Ia menekankan bahwa pendidikan masa depan harus mampu membangun koneksi mendalam antara manusia, lingkungan, dan nilai ketuhanan. Konsep tersebut, menurutnya, sejalan dengan pendekatan pendidikan holistik yang kini mulai dikembangkan di berbagai belahan dunia.
“Pendidikan bukan sekadar mencetak manusia pintar, tetapi manusia yang sadar akan perannya bagi sesama dan alam,” kata Hugua.

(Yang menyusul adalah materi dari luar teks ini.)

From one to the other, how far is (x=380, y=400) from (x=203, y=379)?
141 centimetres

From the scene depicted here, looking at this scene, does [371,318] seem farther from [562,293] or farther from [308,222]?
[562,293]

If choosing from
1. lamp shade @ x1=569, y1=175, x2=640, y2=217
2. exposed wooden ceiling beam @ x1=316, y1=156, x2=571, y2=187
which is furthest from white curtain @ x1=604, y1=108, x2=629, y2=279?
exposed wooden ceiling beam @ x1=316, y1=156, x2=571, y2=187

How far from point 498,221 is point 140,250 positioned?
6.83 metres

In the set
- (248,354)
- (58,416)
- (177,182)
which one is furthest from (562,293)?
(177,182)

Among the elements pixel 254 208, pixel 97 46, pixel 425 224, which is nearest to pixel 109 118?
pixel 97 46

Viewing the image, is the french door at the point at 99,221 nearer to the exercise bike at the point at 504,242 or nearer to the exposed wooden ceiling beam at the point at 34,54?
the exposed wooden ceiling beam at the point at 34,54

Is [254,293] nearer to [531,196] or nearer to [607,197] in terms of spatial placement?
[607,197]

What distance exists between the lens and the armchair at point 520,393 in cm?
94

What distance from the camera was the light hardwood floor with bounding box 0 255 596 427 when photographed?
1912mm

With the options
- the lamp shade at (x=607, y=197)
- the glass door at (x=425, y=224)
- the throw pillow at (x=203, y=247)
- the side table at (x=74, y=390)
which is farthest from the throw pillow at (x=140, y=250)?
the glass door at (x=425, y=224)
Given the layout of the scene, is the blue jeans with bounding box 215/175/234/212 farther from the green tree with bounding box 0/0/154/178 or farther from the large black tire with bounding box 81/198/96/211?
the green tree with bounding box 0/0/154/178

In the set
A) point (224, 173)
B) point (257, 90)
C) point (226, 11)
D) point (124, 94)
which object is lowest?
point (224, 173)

Pemerintah Provinsi Sulawesi Tenggara, lanjutnya, berkomitmen mendukung inovasi dan kolaborasi pendidikan, termasuk membuka ruang kerja sama internasional untuk peningkatan kualitas sumber daya manusia daerah.
Melalui Silatnas DPP GUPPI dan Ummusshabri International Congress 2026, para pemangku kepentingan pendidikan diharapkan dapat merumuskan langkah konkret dalam menjawab tantangan pendidikan global, sekaligus memperkuat posisi Indonesia sebagai bangsa yang maju secara teknologi namun tetap berakar pada nilai dan karakter.